Sunday, March 6, 2011

The Day After Hell


There's something about a rainy day. A timeless, mystical feel. You can sleep in all day. The sound of the rain on the roof, lulling you to rest, more so than sleeping pill. I had a good day yesterday, after a week of hell. Delivered a bike to a customer and he was quite pleased and it felt so good. Came home and watched a couple of movies, one of my old favorites was on. "The Thing" with Kurt Russell.
Last night was the first time in over a week that my head had not been pounding from a migraine.
And I am smiling and feeling positive and at peace. Without the aid of Zanax.
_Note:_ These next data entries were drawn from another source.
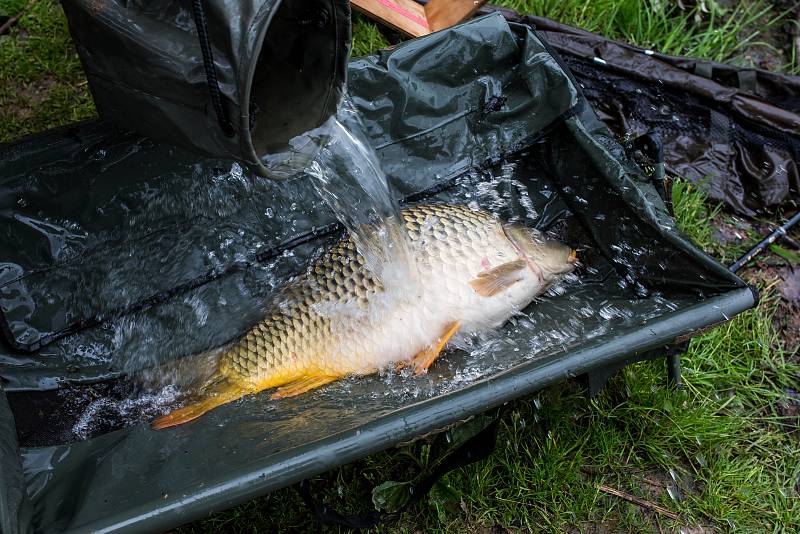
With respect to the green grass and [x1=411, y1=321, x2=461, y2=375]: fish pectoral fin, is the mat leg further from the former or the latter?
the green grass

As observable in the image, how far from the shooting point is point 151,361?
208 centimetres

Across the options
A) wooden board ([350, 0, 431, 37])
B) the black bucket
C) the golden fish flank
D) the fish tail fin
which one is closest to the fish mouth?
the golden fish flank

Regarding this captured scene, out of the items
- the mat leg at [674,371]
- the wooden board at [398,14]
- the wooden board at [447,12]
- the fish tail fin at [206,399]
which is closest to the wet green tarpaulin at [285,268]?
the fish tail fin at [206,399]

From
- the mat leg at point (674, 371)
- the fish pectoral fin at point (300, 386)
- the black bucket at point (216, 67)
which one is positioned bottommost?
the mat leg at point (674, 371)

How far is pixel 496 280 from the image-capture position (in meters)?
2.04

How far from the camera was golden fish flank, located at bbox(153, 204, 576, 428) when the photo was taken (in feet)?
6.22

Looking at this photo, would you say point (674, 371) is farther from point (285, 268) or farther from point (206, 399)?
point (206, 399)

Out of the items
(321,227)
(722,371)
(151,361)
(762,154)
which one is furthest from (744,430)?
(151,361)

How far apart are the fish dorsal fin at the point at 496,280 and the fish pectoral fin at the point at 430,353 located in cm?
11

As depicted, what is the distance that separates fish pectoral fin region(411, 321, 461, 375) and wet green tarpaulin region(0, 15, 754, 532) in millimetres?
40

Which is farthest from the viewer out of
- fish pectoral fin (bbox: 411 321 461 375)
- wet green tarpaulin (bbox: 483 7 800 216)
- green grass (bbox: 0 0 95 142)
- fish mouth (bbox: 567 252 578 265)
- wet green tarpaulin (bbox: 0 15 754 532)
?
green grass (bbox: 0 0 95 142)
For the ladies who read my blog, I have been spending time at a different blog. One where I really kind of let loose. Its sorta fun and free spirited with women over the age of 40 in mind.
wordpress.com/
I think I'm gonna let the Zoey Dog out and see if the creek behind the house is filling up. Gonna stand in front of the picture window in the shop and soak in the view of the gorgeous woods behind the shop. I get off on things like that. Peace, quiet, natural beauty, the sounds of life. Its what I live for. What makes life worth all the hassles we go through in our daily lives. Hopefully it will stop raining later today and I can sneak in an hour or two of kayaking as it will be pretty cool with the water so high from the rain.
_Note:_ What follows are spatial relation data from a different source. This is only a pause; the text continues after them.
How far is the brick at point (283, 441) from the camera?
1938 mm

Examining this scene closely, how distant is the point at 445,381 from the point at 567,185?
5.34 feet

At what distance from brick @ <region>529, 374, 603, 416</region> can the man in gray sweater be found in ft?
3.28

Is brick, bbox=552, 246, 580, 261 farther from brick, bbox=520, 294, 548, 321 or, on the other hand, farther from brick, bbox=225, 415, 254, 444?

I don't like Hell. I don't want to go back there.

Friday, March 4, 2011

Hell

Living in hell doesn;t leave much time for blogging. And hell is where I have been. Oh sure there's been nice days, where the sun tries to break thru, but alas it doesn't last and the dark cloud covers my world.
But my dark cloud has a name. I wonlt share it here but I will say he is a bully. Bullies are everywhere. They could be your spouse, a family member, a nasty neighbor, a co worker, a boss or in case, client or customer.
To make matters worse, he is a bi polar bully. he made my life hell on and off since mid Nov. It got so bad, I could not longer even look at his emails or answer his calls. PB had to take over any contact with him.
I cannot count the pounding, nausiating migrains this sicko has caused me. The hour long phone calls over ridiculous things. The fights it caused me with PB. PB says i have not been myself for the past 2 months. That I have become this negative dark creature.
But yesterday I sent off the whacko's project. But not without another migraine. After dropping off the packages at UPS at 6:30 pm, I puked next to my truck. It was that bad. The migraine was at a mindpounding peak. PB and I then drove to KFC, got some food to go, then we went home and I popped 2 Zanax and knocked myself out. PB was acting very cold and distant, not like him at all. I wondered how the hell this bully had totally taken over my life.
Like a vampire I had allowed him to suck all the good out of my life.
But I pray he just leaves me alone.

In fact I do not want to waste another moment even thinking about it.